Record extracts:
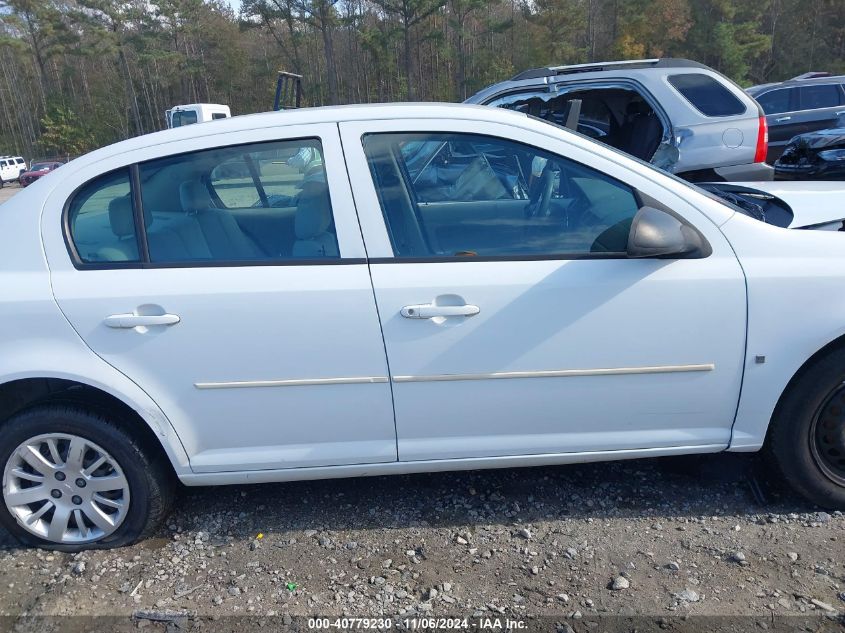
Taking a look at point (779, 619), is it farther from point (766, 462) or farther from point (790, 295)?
point (790, 295)

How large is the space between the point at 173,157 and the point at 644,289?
1.94 metres

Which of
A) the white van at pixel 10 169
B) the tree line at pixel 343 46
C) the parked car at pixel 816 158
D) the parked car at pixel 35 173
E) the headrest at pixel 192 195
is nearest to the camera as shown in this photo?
the headrest at pixel 192 195

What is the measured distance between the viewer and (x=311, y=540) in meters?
2.81

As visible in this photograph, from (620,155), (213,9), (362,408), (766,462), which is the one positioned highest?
(213,9)

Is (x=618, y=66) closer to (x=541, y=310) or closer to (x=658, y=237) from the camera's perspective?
(x=658, y=237)

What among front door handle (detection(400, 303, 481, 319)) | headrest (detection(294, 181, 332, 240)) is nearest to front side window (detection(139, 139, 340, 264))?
headrest (detection(294, 181, 332, 240))

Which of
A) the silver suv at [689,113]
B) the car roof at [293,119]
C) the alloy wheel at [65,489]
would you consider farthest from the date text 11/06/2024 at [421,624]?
the silver suv at [689,113]

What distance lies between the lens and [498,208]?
282 cm

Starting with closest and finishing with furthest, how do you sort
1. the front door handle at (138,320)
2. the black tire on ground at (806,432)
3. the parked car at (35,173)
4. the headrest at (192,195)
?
1. the front door handle at (138,320)
2. the black tire on ground at (806,432)
3. the headrest at (192,195)
4. the parked car at (35,173)

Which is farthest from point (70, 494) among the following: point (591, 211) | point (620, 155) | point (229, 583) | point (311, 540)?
point (620, 155)

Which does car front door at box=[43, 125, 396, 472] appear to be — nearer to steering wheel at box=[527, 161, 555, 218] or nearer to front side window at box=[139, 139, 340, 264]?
front side window at box=[139, 139, 340, 264]

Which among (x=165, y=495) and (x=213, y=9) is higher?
(x=213, y=9)

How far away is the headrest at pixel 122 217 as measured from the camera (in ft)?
8.64

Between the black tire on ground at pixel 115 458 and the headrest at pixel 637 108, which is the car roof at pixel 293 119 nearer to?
the black tire on ground at pixel 115 458
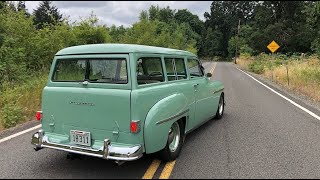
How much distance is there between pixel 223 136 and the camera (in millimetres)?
7051

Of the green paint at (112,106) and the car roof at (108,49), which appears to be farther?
the car roof at (108,49)

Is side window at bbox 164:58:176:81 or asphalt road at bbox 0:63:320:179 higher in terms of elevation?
side window at bbox 164:58:176:81

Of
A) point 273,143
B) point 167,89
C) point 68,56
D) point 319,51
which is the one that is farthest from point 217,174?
point 319,51

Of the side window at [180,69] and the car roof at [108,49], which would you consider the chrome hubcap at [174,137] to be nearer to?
the side window at [180,69]

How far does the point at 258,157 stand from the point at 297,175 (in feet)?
2.84

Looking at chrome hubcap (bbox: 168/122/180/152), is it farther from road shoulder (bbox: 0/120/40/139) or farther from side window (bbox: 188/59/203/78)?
road shoulder (bbox: 0/120/40/139)

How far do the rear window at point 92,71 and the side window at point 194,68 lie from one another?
2090 millimetres

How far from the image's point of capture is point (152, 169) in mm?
4965

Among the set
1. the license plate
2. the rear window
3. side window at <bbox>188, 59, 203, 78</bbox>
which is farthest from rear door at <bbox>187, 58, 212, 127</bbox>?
the license plate

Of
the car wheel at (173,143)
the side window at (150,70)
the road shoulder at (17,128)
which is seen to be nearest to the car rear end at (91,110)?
the side window at (150,70)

Set exercise:
Please rewrite the stretch from the line containing "Of the green" through the end of the records, renaming "chrome hubcap" to "wheel cover" and leaving everything else unchanged.

Solution to the problem:
Of the green paint at (112,106) and the car roof at (108,49), which appears to be farther?
the car roof at (108,49)

Is side window at bbox 164:58:176:81 or asphalt road at bbox 0:63:320:179 higher in terms of elevation?
side window at bbox 164:58:176:81

Of
A) point 273,143
B) point 167,89
C) point 68,56
D) point 319,51
which is the one that is farthest from point 217,174?
point 319,51

Of the side window at [180,69] and the car roof at [108,49], which would you consider the wheel cover at [174,137] to be nearer to?
the side window at [180,69]

How far does the point at 258,157 stand from the point at 297,175 (in feet)?
2.84

Looking at wheel cover (bbox: 168/122/180/152), is it farther from road shoulder (bbox: 0/120/40/139) or farther from side window (bbox: 188/59/203/78)?
road shoulder (bbox: 0/120/40/139)

How far do the rear window at point 92,71 and the side window at point 194,68 lie from one another?
2090 millimetres

How far from the image's point of capture is point (152, 169) in mm?
4965

Among the set
1. the license plate
2. the rear window
3. side window at <bbox>188, 59, 203, 78</bbox>
which is farthest from rear door at <bbox>187, 58, 212, 127</bbox>?
the license plate

Of
the car wheel at (173,143)
the side window at (150,70)
the road shoulder at (17,128)
which is seen to be nearest to the car rear end at (91,110)?
the side window at (150,70)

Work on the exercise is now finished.